Anyone have any advice on this subject? Thank you!!


----------



## Dmaaaaax (Nov 20, 2008)

Yes and no.

There are pros and cons to live plants. Live plants are a natural filter for your tank, they consume heavy metals, phosphates, nitrates, etc. They provide food for some fish to nibble on (platies, mollies, plecos), hiding and shelter for others. They provide another soucre of oxygen to the tank and in general they look better than artifical plants/decor. 

But like you stated, they often come with uninvited guests like snails, which are not all that bad as they help clean a tank, but if not kept in check can overrun a tank. Plants differ in their requirement for light and nutrients, so extra care is required for a planted tank. Plants do not create more algae, but they consume certain compounds. If these compounds are defficient this can allow certain algae to grow. However in a plantless tank algae has free reign given the right parameters.

When stocking a tank with plants the number one rule is to put in a lot of plants. This prevents most algae from being able to compete for nutrients. Basically it comes down to how much work you can or want to put into a tank and doing your homework before purchasing a particular plant to match your tank.


----------



## saddison (Jan 9, 2009)

So does a planted tank need a lot of natural light?
The tanks will be in a basement that has two windows.
Not much natural light.
Would that affect the plants?

If purchasing plants, would it be possible to .. "detoxify" them to get rid of any uninvited guests?


----------



## kardon (Jan 4, 2009)

Actually, you can TOXIFY instead.

You can use either unscented household bleach or Potassium Permanganate.

When using BLEACH, you will want to soak the plant for five minutes in a solution of 1-2 cups bleach to a gallon of water. Then make a bucket of dechlorinated water and soak the plant in there for five minutes. Rinse well, and you're good to go.

You can also use POTASSIUM PERMANGANATE. Mix a solution of 1/2 teaspoon Potassium Permanganate and a gallon of water, and soak for 15 minutes. Rinse well.

The potassium method is less effective, but less damaging on fragile plants. You don't want to use bleach on delicate ones...

Also, don't get the Potassium Permanganate on your clothes or skin. It is not pleasant...


----------



## saddison (Jan 9, 2009)

thanks for your replies.

where can I get the potassium?

and also, how many plants should i have for the 30 gallon and 10 gallon?


----------



## Ulli Bauer (Nov 10, 2008)

Hi,

natural light promotes algae growth, so the less natural light the tank gets the better.

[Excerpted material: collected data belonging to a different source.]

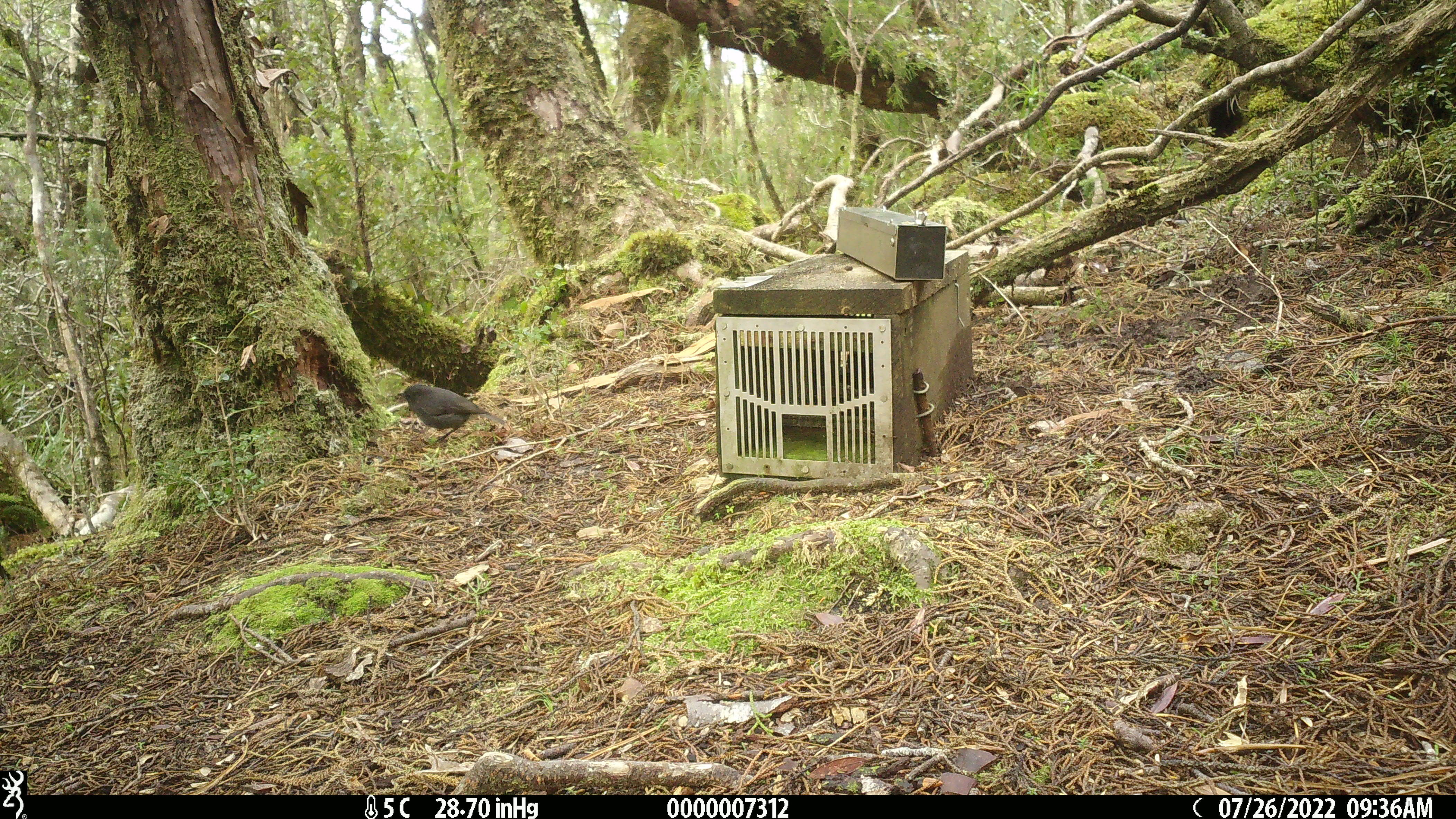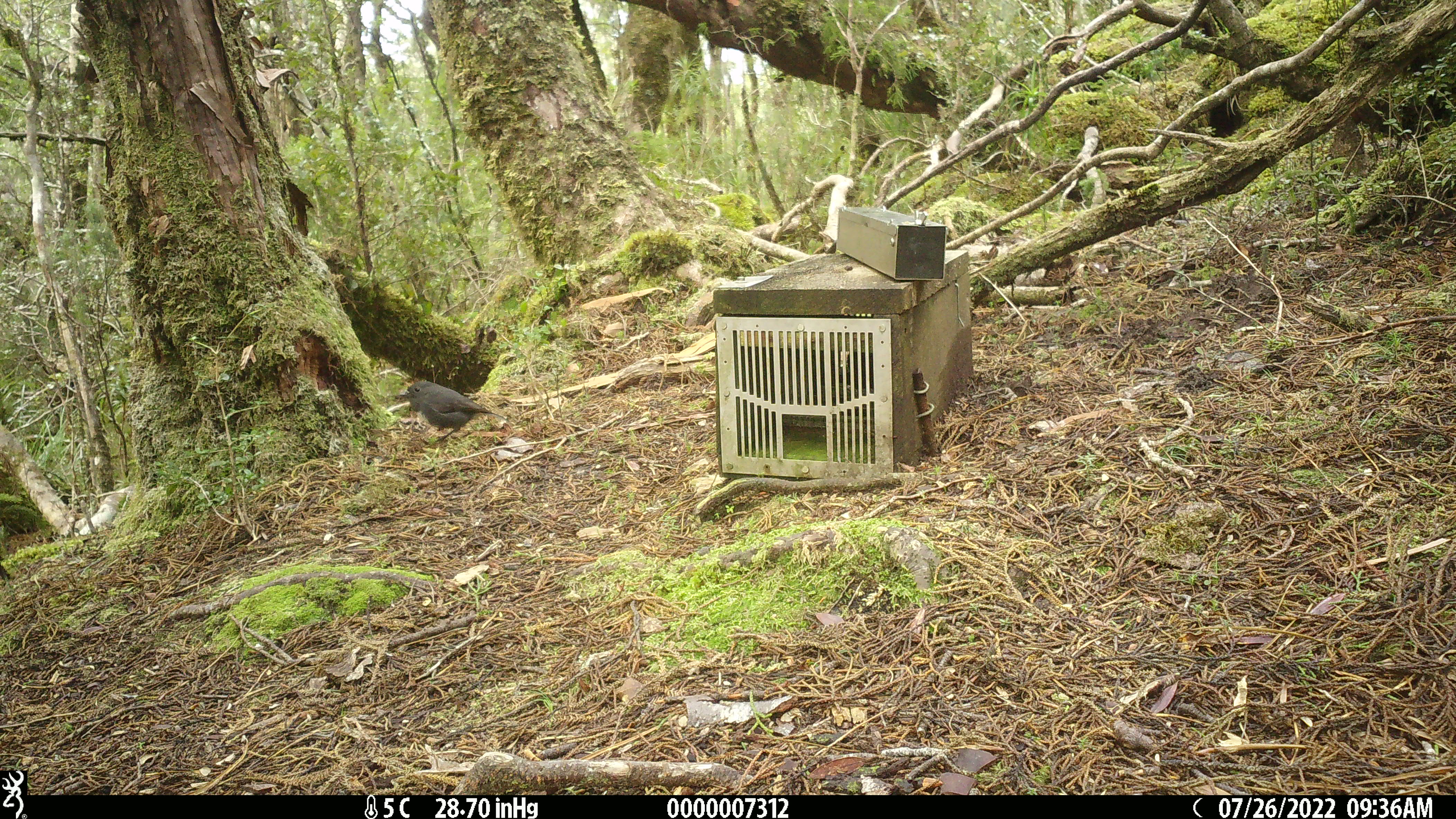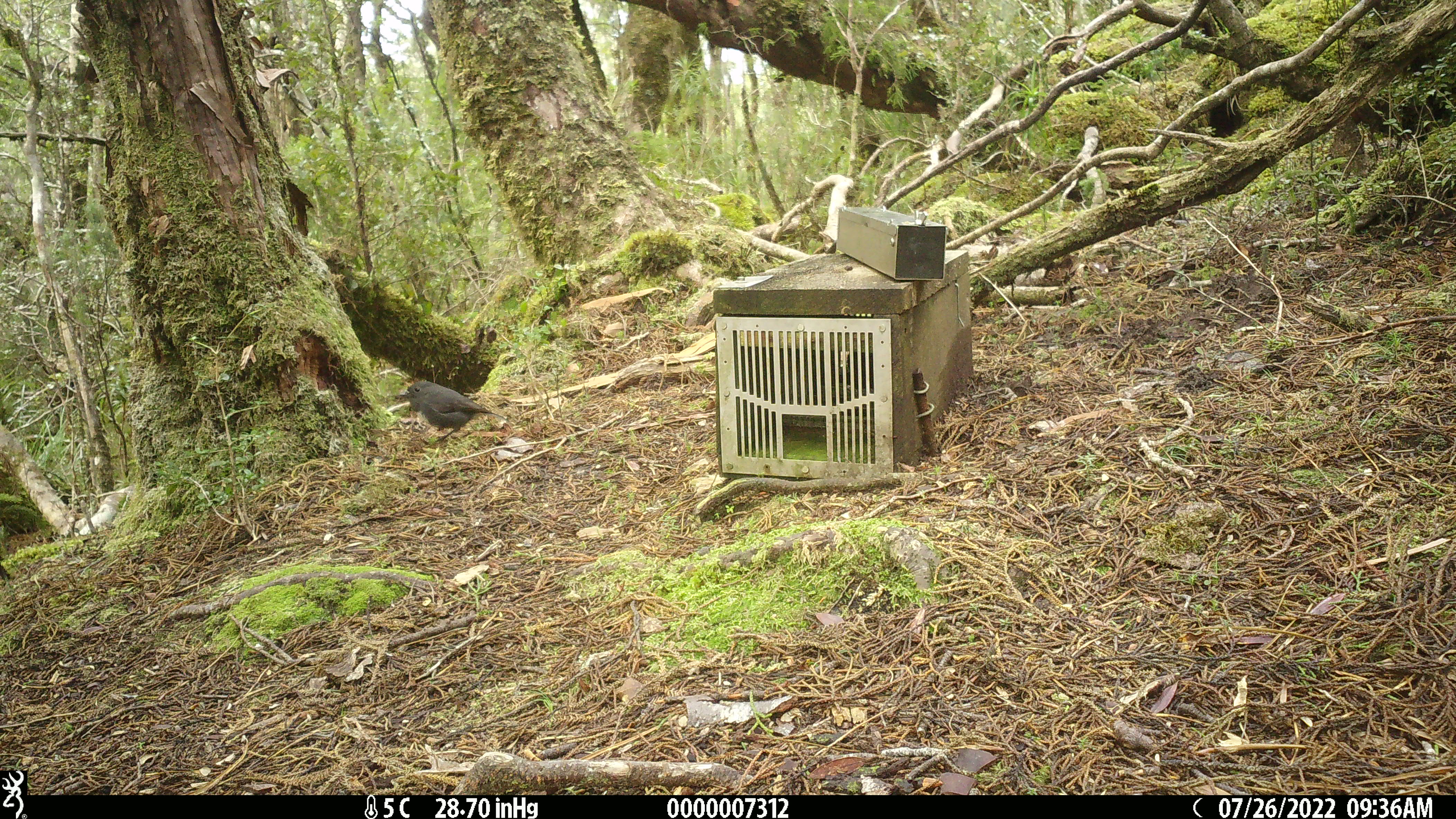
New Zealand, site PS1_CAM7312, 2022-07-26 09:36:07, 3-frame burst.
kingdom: Animalia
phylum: Chordata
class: Aves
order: Passeriformes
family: Petroicidae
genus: Petroica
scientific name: Petroica australis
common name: new zealand robin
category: robin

Snails are actually good for your tank, and if they overrun it there's too much food for them. A snail population explosion is a sure sign that you feed to much (which might have spoiled your water in the first place and caused the fish to die). They are best kept in check with a lot less flake food thrown in. Sorry to put it so bluntly, but that's just the way it is...

If you want to eradiacte any unwelcome guests from new plants you can also simply use carbonated water - the bubblier the better. Douse the plants for about 20 seconds - not longer, sensitive plants like baby tears suffer from being exposed to this too long. The low pH in combination with the high CO2 content kills any live "guests" on these plants. Possible eggs are not hurt though, but the other methods do not do anything to these either. If you want to make totally sure that there are no inhabitants in these plants you don't want to introduce into your tank keep the plants separately for two weeks after the carbonated-water cure and after that period, douse them again.

Cheers
Ulli


----------



## Fishboydanny1 (Jun 13, 2008)

how about CONTROLLING the population of snail with a couple yoyo loaches? in the ten you only need one..... I've heard that these guys are so good that you'll rarely see a single pest snail....


----------



## kardon (Jan 4, 2009)

Ulli Bauer said:


> "...simply use carbonated water..."


Hmm. I'll have to remember that one...

To answer your question, the potassium can be purchased at many drug stores... but I'd try the carbonated water instead. A little safer than dilute caustics, eh?


----------



## saddison (Jan 9, 2009)

Thank you forall your input...
Ulli Bauer - I got my first "live plant" when I just got my 10 gallon aquarium. Before my tropical fish I had goldfish. They would eat whatever was put in the tank, so I may have been over feeding my tropical. 

Fishboydanny1 - i don't have much room in my tanks. How big do yo-yo loaches get? do they aid in keeping the >tank< clean, like pleco's or catfish?


----------